Das war auch mein erster Gedanke...


----------



## AUDSUPERUSER (25 März 2011)

für alle die nicht aus süddeutschland stammen:

hier gibt es den ausdruck, jemanden einen stein in den garten werfen.

Dies bedeutet, jemanden einen gefallen tun, in der hoffnung, dass er einem auch einen gefallen tut.


----------



## rostiger Nagel (25 März 2011)

AUDSUPERUSER schrieb:


> für alle die nicht aus süddeutschland stammen:
> 
> hier gibt es den ausdruck, jemanden einen stein in den garten werfen.
> 
> Dies bedeutet, jemanden einen gefallen tun, in der hoffnung, dass er einem auch einen gefallen tut.


 
Bei uns in Norddeutschland ist ein Stein in Nachbarsgarten werfen, illegale Bauschutt endsorgung.
Ganz übel wird es wenn der Nachbar drüber gefallen ist


----------



## Lipperlandstern (25 März 2011)

MeisterLampe81 schrieb:


> Jetzt mal ehrlich.. wenn ich einen Stein in einer Bewerbungsmappe finde, würd ich denken, das der Bewerber einen an der Klatsche hat.. tzzzz... nen Stein?! *ROFL*
> 
> 
> gruß
> MeisterLampe81


 
Ich denke mit Stein ist ein kleiner hochkaräter gemeint  so als Entscheidungsfinder


----------



## Tigerente1974 (25 März 2011)

helmut_von_der_reparatur schrieb:


> bei uns in norddeutschland ist ein stein in nachbarsgarten werfen, illegale bauschutt endsorgung.



*rofl**rofl**rofl*


----------



## AUDSUPERUSER (26 März 2011)

Helmut_von_der_Reparatur schrieb:


> Bei uns in Norddeutschland ist ein Stein in Nachbarsgarten werfen, illegale Bauschutt endsorgung.
> Ganz übel wird es wenn der Nachbar drüber gefallen ist



mein lieber helmut

das war eine metapher

http://de.wikipedia.org/wiki/Metapher

du sollst nicht immer alles wörtlich nehmen 

wenn du eine stange wasser ins eck stellen geht, suchst du doch auch die toilette auf


----------



## Matze001 (26 März 2011)

AUD du Spielverderber


----------



## Nordischerjung (26 März 2011)

AUDSUPERUSER schrieb:


> wenn du eine stange wasser ins eck stellen geht, suchst du doch auch die toilette auf



Bist du dir da vollkommen sicher bei HvdR ???  *ROFL*


----------



## mike_roh_soft (26 März 2011)

Also ich fänd´s gut wenn die Bewerber mir nen Fuffi [50] in die Bewerbung legen würden lol

Bei uns werden auch nur Bewerber durchgeführt, die wir zum Gespräch eingeladen haben.

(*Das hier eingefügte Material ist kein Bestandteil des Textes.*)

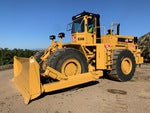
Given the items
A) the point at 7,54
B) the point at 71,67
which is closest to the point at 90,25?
the point at 71,67

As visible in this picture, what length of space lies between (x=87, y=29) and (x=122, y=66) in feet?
6.92

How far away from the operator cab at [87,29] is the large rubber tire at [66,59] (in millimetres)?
1245

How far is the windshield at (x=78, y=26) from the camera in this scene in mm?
8011

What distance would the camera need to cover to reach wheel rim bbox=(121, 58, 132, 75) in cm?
816

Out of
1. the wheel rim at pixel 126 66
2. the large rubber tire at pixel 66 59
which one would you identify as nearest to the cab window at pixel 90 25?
the large rubber tire at pixel 66 59

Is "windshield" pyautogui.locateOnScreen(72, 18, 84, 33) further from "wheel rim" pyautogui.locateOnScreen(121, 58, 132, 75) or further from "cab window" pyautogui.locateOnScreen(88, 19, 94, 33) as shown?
"wheel rim" pyautogui.locateOnScreen(121, 58, 132, 75)

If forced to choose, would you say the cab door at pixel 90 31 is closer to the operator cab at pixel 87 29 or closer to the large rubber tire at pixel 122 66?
the operator cab at pixel 87 29

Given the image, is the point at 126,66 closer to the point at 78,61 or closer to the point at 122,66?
the point at 122,66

Wenn ich mich ans Studium zurück erinnere (nur 3Jahre her) dann muss ich mit den Augen rollen was die uns fürn Scheiß verzapft haben.
Völlig überbewertet diese Bewerbunsseminare etc.

Kann schon sein, dass es als BWL´ler schwierig ist aber mit dem technischen Beruf muss man weder mit Anzug und Krawatte noch mit besonders auffälligen Bewerbungen punkten.

Hier zählt eine Bewerbung, die optisch ansprechend und gut formatiert ist (was leider heute immer noch zu wenige drauf haben).
Man sollte ein fundiertes Wissen für den Arbeitsplatz um den man sich bewirbt mitbringen oder zumindest Engagement ausstrahlen.

Cheers Mike


----------



## trinitaucher (27 März 2011)

mike_roh_soft schrieb:


> Wenn ich mich ans Studium zurück erinnere (nur 3Jahre her) dann muss ich mit den Augen rollen was die uns fürn Scheiß verzapft haben.
> Völlig überbewertet diese Bewerbunsseminare etc.
> 
> Kann schon sein, dass es als BWL´ler schwierig ist aber mit dem technischen Beruf muss man weder mit Anzug und Krawatte noch mit besonders auffälligen Bewerbungen punkten.
> ...


*ACK*

Hab auch zwei solcher "Training" mitgemacht. Teilweise völliger Quatsch was man da lernt. Das wurde mir schon von vier Personaler aus Industrieunternehmen (inkl. meinem Chef) bestätigt.
Neben fachlicher Eignung muss gegenseitige Sympathie und Interesse vorhanden sein. Da kümmert keinen die zurückliegende Firmenbesichtigung oder der auswendig gelernte Geschäftsbericht. Außer vielleicht bei Stellen für "leicht austauschbares" Personal oder bei hunderten von Bewerbern.
... Aber auf so eine Stelle würde ich mich eh nie Bewerben wollen.


----------